OCR details in the yearly report that large data breaches have increased 107% from 2018 to 2022. Concerns concerning possible HIPAA violations have grown by 17% in a similar time. OCR currently needs to examine if an entity has applied recommended security procedures when deciding penalties. Because of this, OCR’s work has substantially increased but OCR has not been provided extra funds. OCR likewise re-examined the terms of the HITECH Act in 2019 and lessened the fine amounts in three penalty tiers, making it possible to pay smaller fines. The rise in workload and minimizing of the penalty sums has put significant pressure on OCR’s small team and sources. Insufficient resources are hindering its means to inspect complaints and data breaches during the significant increase in cyberattacks on the healthcare market. OCR is expected by the HITECH Act to carry out annual audits to evaluate HIPAA compliance, although no such audits were done in 2022 because of insufficient financial resources.

Overview of HIPAA Issues

In 2022, complaints were reduced by 11% year-over-year, and compliance assessments increased by <1%. There were 30,435 new complaints obtained claiming HIPAA Regulations and the HITECH Act violations. 11,465 complaints were unresolved from prior years. 32,250 complaints had been solved even prior to starting an investigation. 2,882 complaints were settled via technical support and 560 resolved complaints through voluntary corrective action. 686 complaints did not have enough evidence of HIPAA violations. 15 complaints were investigated and ended in OCR giving technical help. 17 complaints were settled via resolution agreements, corrective measures, and financial settlements ($802,500). One settled complaint required a $100,000 civil monetary penalty.

OCR began 676 compliance reviews and finished 846 compliance reviews with 674 needing corrective measures or payment of a civil monetary fine. Three compliance reviews were settled through settlement agreements and payments up to $2,425,640. The other 172 (20%) were solved with technical support (4%), lack of proof was identified to show a HIPAA Rules violation (11%), or caused by OCR missing jurisdiction to inspect the accusations (5%). A copy of the OCR HIPAA compliance report sent to Congress is available in this pdf.

Healthcare Data Breaches in Calendar Year 2022

In 2022, OCR got 626 reports of breaches involving at least 500 data, which signifies a 3% growth from 2021. Throughout those occurrences, the PHI of 41,747,613 persons was compromised. The principal cause of those security breaches was hacking. OCR additionally acquired 63,966 reports of breaches affecting less than 500 persons impacting 257,105 people. This shows that small breaches grew by 1% from 2021.

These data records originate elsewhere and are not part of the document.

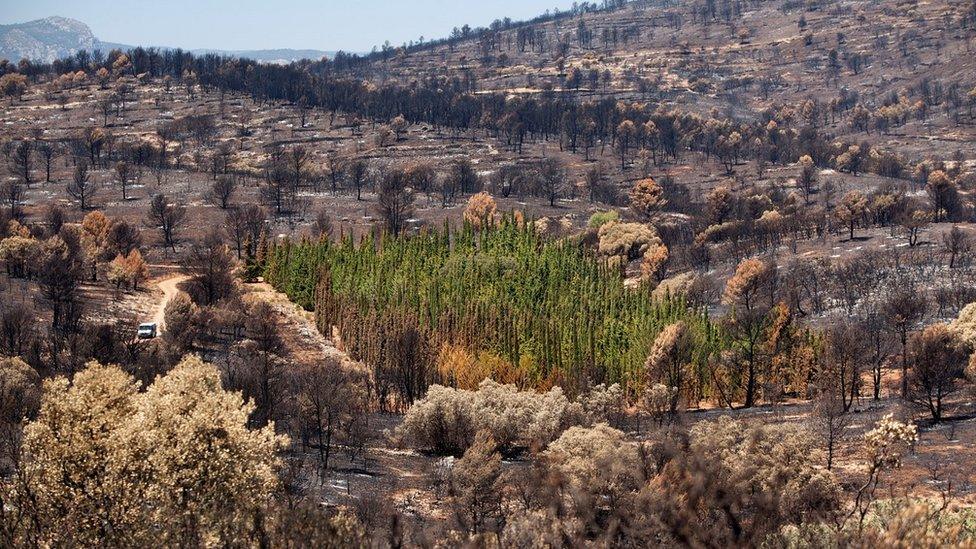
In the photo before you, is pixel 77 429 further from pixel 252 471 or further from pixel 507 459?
pixel 507 459

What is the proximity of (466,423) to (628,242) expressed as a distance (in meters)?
65.6

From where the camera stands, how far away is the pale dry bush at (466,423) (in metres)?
51.8

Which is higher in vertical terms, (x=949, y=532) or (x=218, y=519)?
(x=949, y=532)

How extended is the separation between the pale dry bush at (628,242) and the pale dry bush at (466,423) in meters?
61.5

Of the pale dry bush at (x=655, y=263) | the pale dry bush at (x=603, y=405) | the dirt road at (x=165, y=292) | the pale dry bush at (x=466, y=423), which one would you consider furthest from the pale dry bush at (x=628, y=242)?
the pale dry bush at (x=466, y=423)

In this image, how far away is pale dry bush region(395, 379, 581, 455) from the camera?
5184 cm

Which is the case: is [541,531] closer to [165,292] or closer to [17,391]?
[17,391]

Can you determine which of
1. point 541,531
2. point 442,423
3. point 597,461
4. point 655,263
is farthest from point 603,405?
point 655,263

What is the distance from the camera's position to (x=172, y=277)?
106 metres

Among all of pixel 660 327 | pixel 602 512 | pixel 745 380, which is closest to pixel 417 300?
pixel 660 327

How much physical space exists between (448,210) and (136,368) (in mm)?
94320

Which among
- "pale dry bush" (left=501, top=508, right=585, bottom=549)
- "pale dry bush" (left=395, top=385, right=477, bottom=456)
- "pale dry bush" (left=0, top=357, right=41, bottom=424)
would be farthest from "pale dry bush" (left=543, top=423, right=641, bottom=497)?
"pale dry bush" (left=0, top=357, right=41, bottom=424)

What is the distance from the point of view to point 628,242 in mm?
114375

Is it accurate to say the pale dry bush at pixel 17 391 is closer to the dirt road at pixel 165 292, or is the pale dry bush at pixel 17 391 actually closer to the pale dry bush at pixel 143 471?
the pale dry bush at pixel 143 471
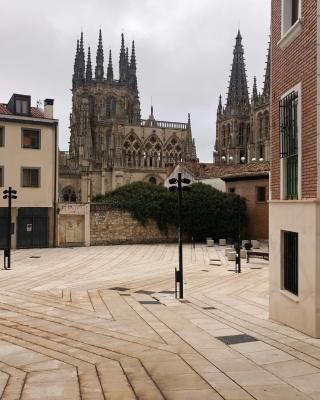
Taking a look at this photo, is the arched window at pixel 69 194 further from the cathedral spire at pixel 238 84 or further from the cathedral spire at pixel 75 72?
the cathedral spire at pixel 238 84

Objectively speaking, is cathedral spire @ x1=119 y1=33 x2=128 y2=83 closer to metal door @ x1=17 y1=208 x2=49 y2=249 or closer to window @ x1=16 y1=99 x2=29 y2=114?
window @ x1=16 y1=99 x2=29 y2=114

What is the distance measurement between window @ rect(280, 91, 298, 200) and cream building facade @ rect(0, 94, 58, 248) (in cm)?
2337

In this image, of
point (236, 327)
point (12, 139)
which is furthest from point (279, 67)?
point (12, 139)

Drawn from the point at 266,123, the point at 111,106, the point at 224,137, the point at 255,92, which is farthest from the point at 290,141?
the point at 224,137

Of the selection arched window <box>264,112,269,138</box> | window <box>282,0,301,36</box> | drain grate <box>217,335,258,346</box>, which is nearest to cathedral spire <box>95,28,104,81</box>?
arched window <box>264,112,269,138</box>

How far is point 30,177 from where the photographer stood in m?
31.6

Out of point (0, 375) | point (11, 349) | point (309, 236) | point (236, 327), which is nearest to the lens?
point (0, 375)

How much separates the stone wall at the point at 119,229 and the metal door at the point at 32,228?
355 centimetres

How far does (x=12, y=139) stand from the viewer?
30.8m

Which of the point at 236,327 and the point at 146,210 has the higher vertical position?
the point at 146,210

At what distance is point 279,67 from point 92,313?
→ 8015 millimetres

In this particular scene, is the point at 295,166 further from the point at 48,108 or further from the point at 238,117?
the point at 238,117

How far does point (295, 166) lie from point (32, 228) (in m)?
24.7

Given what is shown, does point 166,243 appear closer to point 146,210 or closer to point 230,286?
point 146,210
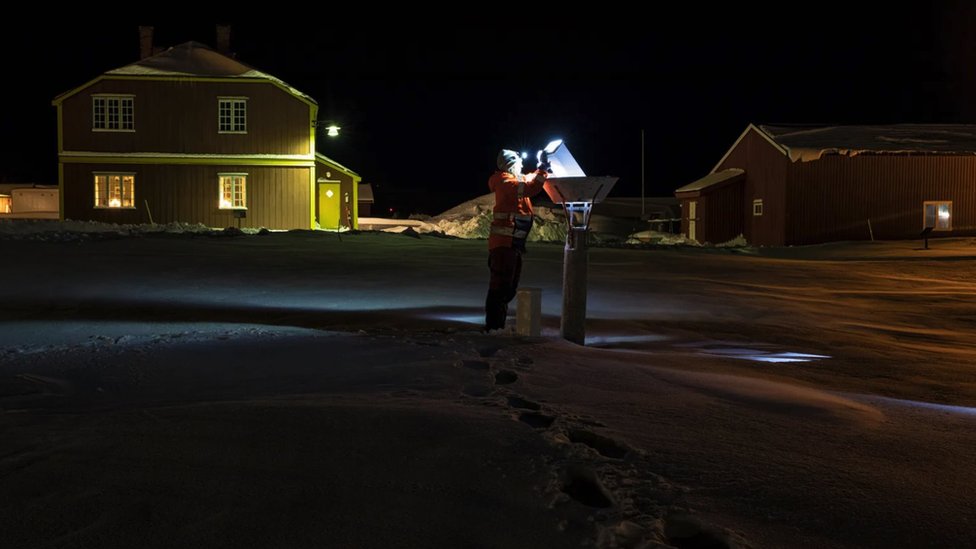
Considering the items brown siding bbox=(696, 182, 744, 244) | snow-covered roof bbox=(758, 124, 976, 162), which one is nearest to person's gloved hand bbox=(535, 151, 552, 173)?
snow-covered roof bbox=(758, 124, 976, 162)

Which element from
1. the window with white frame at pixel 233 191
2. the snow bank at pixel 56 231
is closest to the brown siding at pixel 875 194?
the snow bank at pixel 56 231

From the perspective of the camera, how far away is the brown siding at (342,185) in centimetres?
3775

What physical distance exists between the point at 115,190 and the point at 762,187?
2728 cm

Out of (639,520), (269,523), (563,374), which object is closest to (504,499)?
(639,520)

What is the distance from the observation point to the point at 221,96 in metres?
33.7

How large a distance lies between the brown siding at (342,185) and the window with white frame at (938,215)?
24657 millimetres

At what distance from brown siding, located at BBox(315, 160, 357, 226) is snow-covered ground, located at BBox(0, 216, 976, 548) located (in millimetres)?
27635

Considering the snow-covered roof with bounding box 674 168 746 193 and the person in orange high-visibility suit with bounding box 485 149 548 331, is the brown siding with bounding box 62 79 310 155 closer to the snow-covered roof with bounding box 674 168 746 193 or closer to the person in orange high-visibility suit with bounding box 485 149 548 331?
the snow-covered roof with bounding box 674 168 746 193

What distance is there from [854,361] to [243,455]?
238 inches

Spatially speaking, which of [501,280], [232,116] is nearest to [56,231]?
[232,116]

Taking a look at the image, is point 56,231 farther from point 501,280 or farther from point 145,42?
point 501,280

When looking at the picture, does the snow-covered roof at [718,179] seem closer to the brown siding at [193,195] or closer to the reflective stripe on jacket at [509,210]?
the brown siding at [193,195]

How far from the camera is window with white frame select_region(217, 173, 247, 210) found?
3394 cm

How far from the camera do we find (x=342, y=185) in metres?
38.5
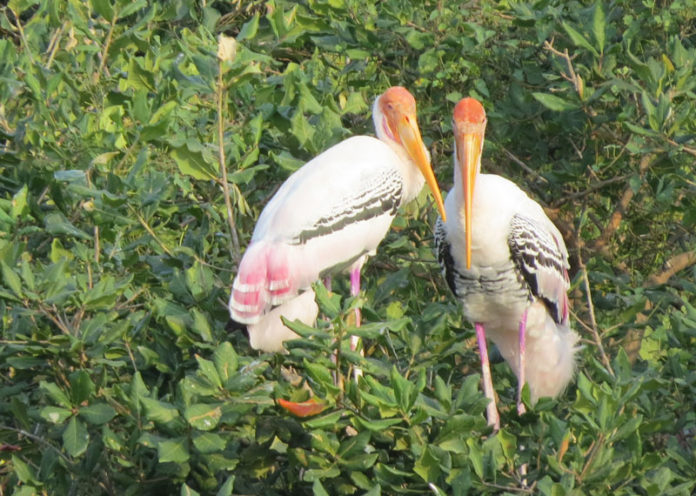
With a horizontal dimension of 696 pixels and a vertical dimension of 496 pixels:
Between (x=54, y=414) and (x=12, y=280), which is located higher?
(x=12, y=280)

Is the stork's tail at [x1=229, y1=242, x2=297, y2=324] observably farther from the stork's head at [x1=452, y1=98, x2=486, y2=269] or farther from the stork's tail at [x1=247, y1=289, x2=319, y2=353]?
the stork's head at [x1=452, y1=98, x2=486, y2=269]

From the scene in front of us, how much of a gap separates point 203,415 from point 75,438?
456mm

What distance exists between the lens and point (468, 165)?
15.7 feet

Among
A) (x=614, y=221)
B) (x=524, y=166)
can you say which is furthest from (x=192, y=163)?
(x=614, y=221)

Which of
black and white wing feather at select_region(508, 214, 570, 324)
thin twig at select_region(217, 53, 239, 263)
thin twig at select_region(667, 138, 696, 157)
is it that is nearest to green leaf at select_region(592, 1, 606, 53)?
thin twig at select_region(667, 138, 696, 157)

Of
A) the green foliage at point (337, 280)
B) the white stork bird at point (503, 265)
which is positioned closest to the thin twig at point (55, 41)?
the green foliage at point (337, 280)

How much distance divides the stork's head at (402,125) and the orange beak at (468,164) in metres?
0.20

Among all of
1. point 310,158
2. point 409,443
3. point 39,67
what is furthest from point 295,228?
point 409,443

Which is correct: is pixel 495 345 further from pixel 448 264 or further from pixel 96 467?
pixel 96 467

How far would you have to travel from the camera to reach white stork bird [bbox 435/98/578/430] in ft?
15.8

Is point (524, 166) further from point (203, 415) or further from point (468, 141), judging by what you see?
point (203, 415)

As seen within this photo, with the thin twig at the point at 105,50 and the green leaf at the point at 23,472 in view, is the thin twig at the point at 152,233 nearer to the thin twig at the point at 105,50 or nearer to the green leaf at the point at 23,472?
the green leaf at the point at 23,472

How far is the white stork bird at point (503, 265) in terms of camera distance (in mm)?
4812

OCR inspected all of the sizeable data breaches as well as two of the small breaches and carried out 799 breach inspections in 2022. Investigations that found probable HIPAA violations were settled by way of technical help, voluntary compliance, corrective action plans (CAPs), and monetary repayments. In 2022, OCR closed three investigations through monetary payments/CAPs – New England Dermatology & Laser Center; Banner Health Oklahoma State University – Center For Health Sciences – and obtained $2,425,640 from these deals.

OCR mentioned that 74% of the reported big data breaches were because of hacking/IT incidents, which impacted 32,255,597 persons, with the exposed data most frequently located on network servers. 22% of breaches were because of unauthorized access/disclosure incidents, and fewer than 1% of breaches were because of theft, loss, or inappropriate disposal of PHI. The smaller breaches were largely (93%) a result of the PHI disclosure or unauthorized access, most often paper documents. 4% were caused by loss, 1% were hacking/IT incidents, and less than 1% were improper disposal incidents.

The major healthcare data breach in 2022 involved a ransomware attack on a medical organization that affected 3,388,856 people. Ransomware attacks were usual in 2022, like the usage of phishing, malware and the compromise of PHI on public sites. The largest disclosure incident/unauthorized access took place when a healthcare company utilized monitoring technologies on its site, which impermissibly exposed the PHI of 3 million people to technology vendors.

Theft and loss incidents are decreasing as a result of encryption. The biggest theft incident impacted 149,940 paper files which were taken from a storage center employed by a healthcare company. The largest loss incident concerned the destruction of 2,500 documents due to a broken pipe. The biggest inappropriate disposal incident concerned the information of 7,500 persons, which were dumped in a typical dumpster, instead of being shredded.

OCR’s investigations affirmed the continuing requirement for HIPAA-covered entities to boost HIPAA compliance, specifically in risk analysis, risk control, audit management, reply and reporting, data system activity analysis, and the person or entity validation.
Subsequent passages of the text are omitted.